Rene acaba de abrir a sua terceira cerveja do dia. São apenas 11h30 da manhã.

Ele e outros 19 colegas de trabalho chegam às 9h e apanham lixo até às 15h. Fazem pausas para beber cerveja, fumar e almoçar. Tudo de graça.

O inconfundível aroma de stamppot, um traditional ensopado de legumes holandês, predomina na cozinha.

“Eles gostam de cozinhar e acabam por descobrir qualidades que nem sabiam que tinham”, diz Van de Noord.

Quando perguntei a alguns holandeses o que achavam do projecto, todos disseram que apoiavam a iniciativa inusitada do governo.

 

Queda na criminalidade

A dez minutos de ruas agora sem lixo está o parque Oosterpark.

Desde que o programa de limpeza por alcoólicos começou, há ano, a polícia diz ter recebido menos ocorrências de esfaqueamentos e roubos no local.

A Rainbow está optimista de que o sucesso obtido até agora vá atrair mais financiamentos para que possam incluir mais pessoas no esquema. Outras cidades no país pensam implantar projectos semelhantes.

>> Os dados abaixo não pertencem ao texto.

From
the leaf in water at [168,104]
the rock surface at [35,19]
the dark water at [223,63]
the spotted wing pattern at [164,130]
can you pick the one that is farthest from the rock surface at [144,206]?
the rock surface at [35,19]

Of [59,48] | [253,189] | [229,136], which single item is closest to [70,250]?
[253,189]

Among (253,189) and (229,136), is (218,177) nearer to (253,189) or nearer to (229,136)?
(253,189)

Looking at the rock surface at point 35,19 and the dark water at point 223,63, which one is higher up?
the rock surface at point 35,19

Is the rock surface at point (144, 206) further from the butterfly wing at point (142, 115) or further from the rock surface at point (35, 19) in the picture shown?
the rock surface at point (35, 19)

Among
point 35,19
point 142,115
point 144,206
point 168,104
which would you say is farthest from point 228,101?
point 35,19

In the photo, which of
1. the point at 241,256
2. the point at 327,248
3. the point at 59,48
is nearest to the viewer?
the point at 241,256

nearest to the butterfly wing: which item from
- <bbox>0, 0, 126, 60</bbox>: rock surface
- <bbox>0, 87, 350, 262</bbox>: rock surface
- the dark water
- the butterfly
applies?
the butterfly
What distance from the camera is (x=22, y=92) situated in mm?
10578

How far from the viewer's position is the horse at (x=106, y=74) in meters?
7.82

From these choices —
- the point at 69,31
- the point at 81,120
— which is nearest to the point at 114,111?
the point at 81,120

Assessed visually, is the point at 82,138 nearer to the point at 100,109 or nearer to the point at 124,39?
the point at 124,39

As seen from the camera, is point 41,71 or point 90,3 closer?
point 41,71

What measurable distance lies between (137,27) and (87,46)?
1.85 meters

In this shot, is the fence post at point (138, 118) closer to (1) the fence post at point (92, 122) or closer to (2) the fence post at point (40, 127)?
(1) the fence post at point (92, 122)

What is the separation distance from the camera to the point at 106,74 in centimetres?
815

Floor van Bakkum, da clínica de antinarcóticos de Amesterdão, diz que a iniciativa é uma boa forma de lidar com um grupo muito problemático e associa a estratégia à prática de administrar doses controladas de heroína a viciados em droga.

BBC

Grupo de 20 alcoólicos apanham lixo em troca de comida e cerveja

Grupo de 20 alcoólicos apanham lixo em troca de comida e cerveja

“Ter um trabalho pode ajudá-los a fazer outras coisas com as suas vidas”, afirmou Bakkum, alertando que este tipo de iniciativa deve ser vigiada de perto para que não se torne um “convite aberto para beber no parque”.

“Este esquema não é indicado para alcoólicos que ainda moram em casa e têm emprego”, adverte.

Os fundadores do projecto encaram o alcoolismo como uma “realidade imutável” e resolvem enfrentá-lo com o único artifício que pode agradar os beneficiados pelo projecto.

“Eu venho aqui por causa da cerveja. Se não tivesse a cerveja, por que viria aqui?”, indaga Rene.
Independentemente das suas razões, o facto é que Rene e os seus amigos estão a fazer a diferença na comunidade onde vivem e que um dia os marginalizava.

“É verdade”, concorda Rene, reconhecendo a ironia. “Anteriormente tratavam-nos como lixo, e agora somos nós que estamos a recolher o lixo deles e, por isso não nos continuam a tratar como lixo”.